## [Problem requirements]
What you return should match the data below exactly, with no pictures in it.

## [Exercise data]
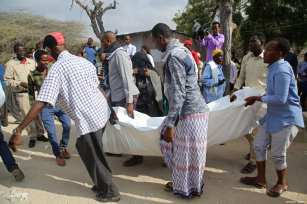People carry the body of the victims after two attacks carried out bomb-laden vehicles near Somalian National Intelligence and Security Agency (NISA) building in Mogadishu, Somalia on February 24, 2018 [Sadak Mohamed / Anadolu Agency]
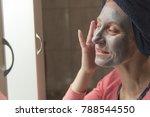 mature woman applying a face... | Shutterstock . vector #788544550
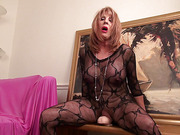 Horny granny in a black lace catsuit pounding her old snatch with a huge dildo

## [Output of the task]
People carry the body of the victims after two attacks carried out bomb-laden vehicles near Somalian National Intelligence and Security Agency (NISA) building in Mogadishu, Somalia on February 24, 2018 [Sadak Mohamed / Anadolu Agency]
 mature woman applying a face... | Shutterstock . vector #788544550
 Horny granny in a black lace catsuit pounding her old snatch with a huge dildo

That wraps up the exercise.